*** Begin section ***

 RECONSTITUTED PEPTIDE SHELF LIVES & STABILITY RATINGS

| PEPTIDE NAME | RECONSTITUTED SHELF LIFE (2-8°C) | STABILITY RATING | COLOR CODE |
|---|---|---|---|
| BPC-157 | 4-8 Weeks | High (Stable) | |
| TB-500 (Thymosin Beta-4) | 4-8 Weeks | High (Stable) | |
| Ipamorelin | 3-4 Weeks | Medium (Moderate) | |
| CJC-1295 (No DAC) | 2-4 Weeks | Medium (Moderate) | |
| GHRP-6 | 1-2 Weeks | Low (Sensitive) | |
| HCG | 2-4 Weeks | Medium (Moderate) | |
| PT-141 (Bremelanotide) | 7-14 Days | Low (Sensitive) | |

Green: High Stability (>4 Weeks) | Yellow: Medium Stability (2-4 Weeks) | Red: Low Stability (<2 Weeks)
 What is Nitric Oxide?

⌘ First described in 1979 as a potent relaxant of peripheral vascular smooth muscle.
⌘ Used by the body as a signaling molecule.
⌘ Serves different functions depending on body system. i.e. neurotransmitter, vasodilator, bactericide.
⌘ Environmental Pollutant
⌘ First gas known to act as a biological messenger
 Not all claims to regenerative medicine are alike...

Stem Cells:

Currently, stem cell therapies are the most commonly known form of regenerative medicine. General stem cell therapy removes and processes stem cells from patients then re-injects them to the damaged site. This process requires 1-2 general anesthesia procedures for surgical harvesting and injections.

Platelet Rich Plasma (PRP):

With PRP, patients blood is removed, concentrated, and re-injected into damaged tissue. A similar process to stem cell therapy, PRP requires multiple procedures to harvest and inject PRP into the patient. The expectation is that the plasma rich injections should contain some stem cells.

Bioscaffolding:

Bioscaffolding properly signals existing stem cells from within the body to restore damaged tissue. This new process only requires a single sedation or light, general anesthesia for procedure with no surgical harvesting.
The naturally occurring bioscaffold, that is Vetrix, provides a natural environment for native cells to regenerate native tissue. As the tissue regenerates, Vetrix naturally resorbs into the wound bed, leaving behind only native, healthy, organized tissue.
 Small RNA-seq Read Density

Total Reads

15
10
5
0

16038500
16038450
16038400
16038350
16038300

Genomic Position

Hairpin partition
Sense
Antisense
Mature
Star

*** End section ***

Repeat the listing. Keep every character the same.

 RECONSTITUTED PEPTIDE SHELF LIVES & STABILITY RATINGS

| PEPTIDE NAME | RECONSTITUTED SHELF LIFE (2-8°C) | STABILITY RATING | COLOR CODE |
|---|---|---|---|
| BPC-157 | 4-8 Weeks | High (Stable) | |
| TB-500 (Thymosin Beta-4) | 4-8 Weeks | High (Stable) | |
| Ipamorelin | 3-4 Weeks | Medium (Moderate) | |
| CJC-1295 (No DAC) | 2-4 Weeks | Medium (Moderate) | |
| GHRP-6 | 1-2 Weeks | Low (Sensitive) | |
| HCG | 2-4 Weeks | Medium (Moderate) | |
| PT-141 (Bremelanotide) | 7-14 Days | Low (Sensitive) | |

Green: High Stability (>4 Weeks) | Yellow: Medium Stability (2-4 Weeks) | Red: Low Stability (<2 Weeks)
 What is Nitric Oxide?

⌘ First described in 1979 as a potent relaxant of peripheral vascular smooth muscle.
⌘ Used by the body as a signaling molecule.
⌘ Serves different functions depending on body system. i.e. neurotransmitter, vasodilator, bactericide.
⌘ Environmental Pollutant
⌘ First gas known to act as a biological messenger
 Not all claims to regenerative medicine are alike...

Stem Cells:

Currently, stem cell therapies are the most commonly known form of regenerative medicine. General stem cell therapy removes and processes stem cells from patients then re-injects them to the damaged site. This process requires 1-2 general anesthesia procedures for surgical harvesting and injections.

Platelet Rich Plasma (PRP):

With PRP, patients blood is removed, concentrated, and re-injected into damaged tissue. A similar process to stem cell therapy, PRP requires multiple procedures to harvest and inject PRP into the patient. The expectation is that the plasma rich injections should contain some stem cells.

Bioscaffolding:

Bioscaffolding properly signals existing stem cells from within the body to restore damaged tissue. This new process only requires a single sedation or light, general anesthesia for procedure with no surgical harvesting.
The naturally occurring bioscaffold, that is Vetrix, provides a natural environment for native cells to regenerate native tissue. As the tissue regenerates, Vetrix naturally resorbs into the wound bed, leaving behind only native, healthy, organized tissue.
 Small RNA-seq Read Density

Total Reads

15
10
5
0

16038500
16038450
16038400
16038350
16038300

Genomic Position

Hairpin partition
Sense
Antisense
Mature
Star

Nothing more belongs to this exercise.